PROVIDED TEXT:
----------------
# puppy wakes up to follow me...normal puppy behavior?



## Dpuppy (Mar 5, 2010)

Hi everyone:

My 8 week old mutt puppy follows me everywhere because well, he's a puppy and sees me as his care-giver but there is another thing i am curious about. 

I got him when he was 6 weeks old (i didn't choose to but he was being given away at that age, and i decided to adopt him). The only time he gets to sleep for hours is if he's either on my lap or sleeping by me while physically touching me. When i need to get up and do my own thing, i wanna make sure i do not wake him up so i slowly move my leg (or whatever body part he's touching) away from him, thinking, "ok, my leg is out of his reach and he's sill sleeping so i can slowly get out of the room" but as soon as i get up (i make no noise!), he wakes up and starts following me. Do all puppies do that? Are all puppies alert like this? Everyone says he is a boxer mix so is him being so alert due to his boxer traits? 

Most of the time, he won't even eat his food unless i am in the room or where he can see me. He cries like crazy if i leave him in the room for a few minutes. I know this is separation anxiety and such but is getting up in the middle of his sleep and not eating his food unless he sees me around normal part of separation anxiety or beyond and more than separation anxiety? I am the only one who is with him all the time, play with him, feed him and sleep in the same room. He doesn't have a crate yet because i am broke, still saving money for his shots since i was not even thinking about getting a dog and adopted him on an impulse.

However, at nights, once i am in my bed, in the same room with him and turn the lights off, he goes to his little bed and sleep just fine but if i wake up to use the bathroom (and he hears), he wakes up to follow me.

***

Thank you very much in advance!


----------



## emily445455 (Apr 8, 2008)

My Belle used to not eat unless I was in the room with her, this went away. They still normally get up to follow me, sleeping or not


----------



## RaeganW (Jul 14, 2009)

My full grown dog does this. There's really nothing wrong with it, but there is a possibility it could develop to SA. Or it may be something he grows out of. This is a baby puppy you've had for two weeks, a lot of the things he does now he'll grow out of. Crate training, done carefully, can help. Basically, he needs to learn to be okay on his own and that you'll come back even if you leave his sight.


----------



## poopy (Feb 25, 2010)

yes, normal


----------



## Bones (Sep 11, 2009)

Yep Bones does this to- and he has figured out he can sleep in front of the door or in the doorway so I can't leave without him noticing. My parents Shi Tzu follows my father to every room in their house. So its pretty normal


----------



## FaithFurMom09 (Oct 24, 2009)
----------------
GIVEN INFORMATION:

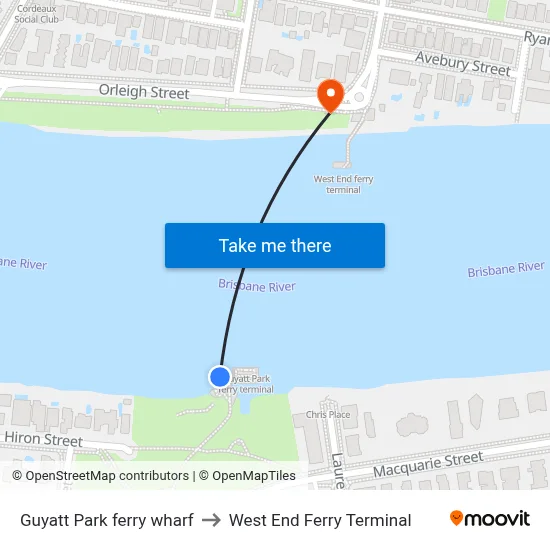 Guyatt Park ferry wharf to West End Ferry Terminal map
----------------
REQUIRED ACTION: Quote the passage from the forum thread about the puppy that follows its owner, from "## Dpuppy (Mar" up to and including "am curious about.".

SOLUTION TO THIS TASK:
## Dpuppy (Mar 5, 2010)

Hi everyone:

My 8 week old mutt puppy follows me everywhere because well, he's a puppy and sees me as his care-giver but there is another thing i am curious about.